これがまたタイムリーな話だったので、一年ぶりにちょっと書きます。自分がどんな文体で書いていたのかも忘れたので、とりあえず「ですます」で。
物語の中心に、子供時代に友達と一緒になって遊びで書いた「よげんの書」があって、大人になった後、世界がその「よげんの書」の通りに進んでいく、というようなお話。それはもちろん偶然ではなくて、その友人たちの一人が後に独裁者になっていたからなのだが、そのあたりのお話はまぁいいとして。
私が面白いと思ったのは最後の部分で、大人になった主人公が不思議な装置を使って過去に戻り、子供時代に自分が犯した罪を、当時の自分にちゃんと謝らせるというくだりです。

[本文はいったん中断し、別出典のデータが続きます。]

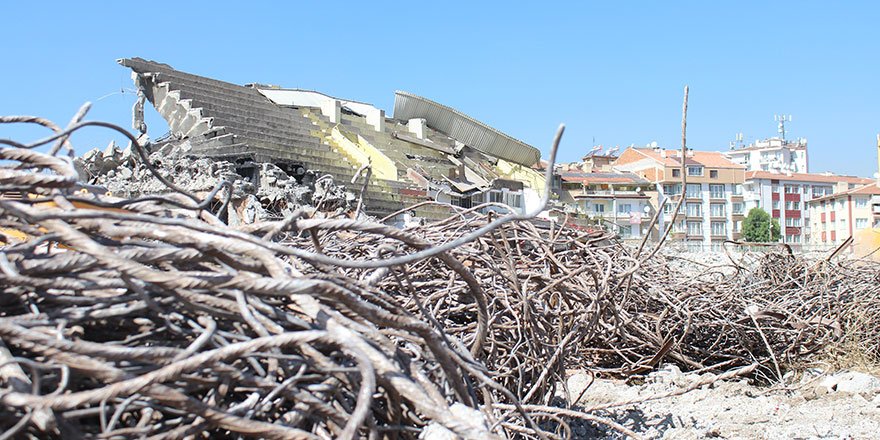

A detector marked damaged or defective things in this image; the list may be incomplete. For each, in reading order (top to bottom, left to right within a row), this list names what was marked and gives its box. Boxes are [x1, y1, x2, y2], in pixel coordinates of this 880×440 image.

rusty metal wire [1, 107, 880, 440]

ここにきてやっとこの映画が自分に響いてきたのは、私自身が大人だからでしょう。
子供時代の夢物語は、常に未来志向です。だからこの映画の子供たちは荒唐無稽な未来を思い描いていたわけです。
しかし、この映画の最後では、大人の夢物語を描いていたのです。
大人にとっての一番のフェアリーテールとは何か?
それは過去を書き換えることではないでしょうか。
子供時代の未来志向とは対照的に、大人の夢は過去志向なのです。
大人になるとはそういうことかもしれません。つまり、書き換えたい過去を持っていること。
この映画では、それが「謝罪」という形で、最後に連続して描かれます。
書き換えたい過去の最右翼は、つまり、最大の後悔とは、謝るべき時に謝らなかったことなわけです。
だから、最後の数分間で、主人公や他の重要人物が頭を下げたり土下座したりしています。
さて、そんなわけで、この「不可能な書き換えに関する映画」に励まされて、私もこれからロンブンの書き換え作業に戻るとします。